In the original plot-line, Henry was directly stated to be the Phantom but when the ride was completed, the Phantom's identity was left ambiguous. The story still heavily implied that Henry was the Phantom but never directly stated it and as such some interpretations had the Phantom and Henry be portrayed as two entirely separate entities. Henry and the Phantom were canonically made the same person in the 2019 refurbishment.
A portrait of Henry and his daughter, Melanie, can be seen in the foyer of the attraction. It depicts Henry grabbing her shoulders, while she wears a wedding dress. The manor is decrepit and the landscape is dark and grey. As the Phantom continues his monologue, the portrait changes to one of Henry and Melanie during happier times, with the manor's grounds becoming lush and green.
Two portraits of Henry can be seen in the changing portrait gallery before the loading zone. One depicts him with his arms crossed in the manor. As lighting flashes, a skull replaces his head. The second depicts him with another man in a duel. They are both holding rifles with their backs to each other. As lightning flashes, Henry is shooting the other man in the back.
Henry's grave can be seen in Boot Hill Cemetery, next to his wife Martha. The epitaph reads: "Quarreled and fought as man and wife/Now silent together, beyond this life".
He appears physically throughout the attraction as the Phantom.
Henry appeared in a promotional video for Phantom Manor's reopening. He wrote a letter welcoming guests to the reopening of Phantom Manor, and dressed in his signature Victorian suit and hat.
- Prior to the unveiling of an official portrait of the Phantom during the 2019 refurbs, Henry was typically portrayed in his mortal form resembling Vincent Price, seeing how Price was initially meant to provide his/the Phantom's voice. The most notable instance of this was an originally fan-made portrait appearing on the Daily Disney website.
- The Phantom's proximity to the gallows tree with an empty noose in Phantom Canyon could be taken as implication that following the earthquake of 1860, Henry survived but was hanged either by suicide or by other survivors. However it could also simply be his implied method of killing the guests.
- In the S.E.A storyline commonly used in Disney Parks attractions (including Mystic Manor), the owner of the Big Thunder Mining Co. is a man named Barnabas T. Bullion rather than Henry Ravenswood, however in Big Thunder Mountain Railroad's story Bullion operated the company during the 1880s while Ravenswood's reign ended in 1860 so it is possible that Bullion simply absorbed the company 20 years later. It is also possible that the two were business partners.

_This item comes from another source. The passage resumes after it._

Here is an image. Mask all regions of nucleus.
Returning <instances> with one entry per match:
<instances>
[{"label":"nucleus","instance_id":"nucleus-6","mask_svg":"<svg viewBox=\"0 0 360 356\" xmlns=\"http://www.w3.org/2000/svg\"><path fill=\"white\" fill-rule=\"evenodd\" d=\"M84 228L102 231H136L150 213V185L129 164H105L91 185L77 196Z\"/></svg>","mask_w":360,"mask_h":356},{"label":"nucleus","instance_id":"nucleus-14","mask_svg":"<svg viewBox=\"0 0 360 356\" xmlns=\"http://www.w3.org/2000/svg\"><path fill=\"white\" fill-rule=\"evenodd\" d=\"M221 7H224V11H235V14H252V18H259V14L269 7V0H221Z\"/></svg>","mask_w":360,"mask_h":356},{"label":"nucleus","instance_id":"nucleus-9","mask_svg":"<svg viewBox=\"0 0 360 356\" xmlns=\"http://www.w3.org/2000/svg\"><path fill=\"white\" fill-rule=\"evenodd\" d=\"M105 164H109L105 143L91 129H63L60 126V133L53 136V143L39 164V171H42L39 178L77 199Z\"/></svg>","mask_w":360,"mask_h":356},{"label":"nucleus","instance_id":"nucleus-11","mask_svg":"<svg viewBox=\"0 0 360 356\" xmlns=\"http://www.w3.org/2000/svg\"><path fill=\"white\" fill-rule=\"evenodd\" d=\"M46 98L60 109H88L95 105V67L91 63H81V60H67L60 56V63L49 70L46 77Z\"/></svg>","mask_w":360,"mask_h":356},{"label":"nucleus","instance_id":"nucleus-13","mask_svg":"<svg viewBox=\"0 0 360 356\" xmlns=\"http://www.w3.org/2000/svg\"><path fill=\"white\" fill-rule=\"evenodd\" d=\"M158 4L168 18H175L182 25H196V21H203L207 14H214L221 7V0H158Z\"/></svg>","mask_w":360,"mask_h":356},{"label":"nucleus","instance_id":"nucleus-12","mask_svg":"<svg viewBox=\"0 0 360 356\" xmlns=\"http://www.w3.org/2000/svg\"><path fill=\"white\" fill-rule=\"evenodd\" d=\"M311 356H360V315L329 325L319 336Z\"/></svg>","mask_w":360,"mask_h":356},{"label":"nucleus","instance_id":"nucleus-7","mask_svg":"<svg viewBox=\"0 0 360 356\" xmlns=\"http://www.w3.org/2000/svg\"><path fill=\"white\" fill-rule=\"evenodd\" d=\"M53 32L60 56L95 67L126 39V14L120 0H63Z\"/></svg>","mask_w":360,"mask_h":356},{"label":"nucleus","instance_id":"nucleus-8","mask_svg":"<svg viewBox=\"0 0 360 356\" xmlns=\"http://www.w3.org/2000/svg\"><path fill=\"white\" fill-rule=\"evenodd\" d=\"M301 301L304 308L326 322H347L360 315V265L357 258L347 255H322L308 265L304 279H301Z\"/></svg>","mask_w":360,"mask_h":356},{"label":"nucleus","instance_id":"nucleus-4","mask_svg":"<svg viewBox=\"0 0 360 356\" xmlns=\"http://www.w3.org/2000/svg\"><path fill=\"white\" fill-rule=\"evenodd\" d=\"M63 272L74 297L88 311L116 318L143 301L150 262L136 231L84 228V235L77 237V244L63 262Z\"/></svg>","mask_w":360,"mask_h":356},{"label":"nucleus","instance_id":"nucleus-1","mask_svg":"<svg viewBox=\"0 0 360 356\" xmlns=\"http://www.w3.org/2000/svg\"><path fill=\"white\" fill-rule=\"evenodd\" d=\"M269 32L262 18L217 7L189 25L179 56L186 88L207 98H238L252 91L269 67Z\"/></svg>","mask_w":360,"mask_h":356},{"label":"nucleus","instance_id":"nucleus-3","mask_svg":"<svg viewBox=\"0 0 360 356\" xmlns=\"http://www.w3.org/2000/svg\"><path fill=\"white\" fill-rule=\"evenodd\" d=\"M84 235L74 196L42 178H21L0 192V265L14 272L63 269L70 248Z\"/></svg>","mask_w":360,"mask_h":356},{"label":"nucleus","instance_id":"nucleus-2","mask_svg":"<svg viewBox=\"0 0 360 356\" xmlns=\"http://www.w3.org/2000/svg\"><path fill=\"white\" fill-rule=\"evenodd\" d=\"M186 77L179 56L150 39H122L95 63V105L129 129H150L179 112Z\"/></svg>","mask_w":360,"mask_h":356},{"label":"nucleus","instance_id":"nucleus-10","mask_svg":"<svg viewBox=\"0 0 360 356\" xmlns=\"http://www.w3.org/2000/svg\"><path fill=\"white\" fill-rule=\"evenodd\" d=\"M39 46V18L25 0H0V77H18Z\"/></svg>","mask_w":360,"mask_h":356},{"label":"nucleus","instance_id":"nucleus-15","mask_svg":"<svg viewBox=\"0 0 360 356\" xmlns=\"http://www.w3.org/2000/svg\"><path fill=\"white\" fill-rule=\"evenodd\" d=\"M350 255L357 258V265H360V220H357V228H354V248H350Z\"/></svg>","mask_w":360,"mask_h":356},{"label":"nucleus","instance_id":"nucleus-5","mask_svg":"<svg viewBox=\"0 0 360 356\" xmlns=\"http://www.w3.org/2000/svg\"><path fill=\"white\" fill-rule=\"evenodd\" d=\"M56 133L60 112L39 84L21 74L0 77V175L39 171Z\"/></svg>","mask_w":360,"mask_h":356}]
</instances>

- Henry's changing portraits in the portrait corridor are made to mirror the portraits of Master Gracey and the Duelists in the mainstream Haunted Mansion attractions.
- Henry's quote regarding Big Thunder Mining Co.'s gratitude for nature's wonders is an allusion to the "Mine train through nature's wonderland" which pre-dated the original incarnation of Big Thunder Mountain.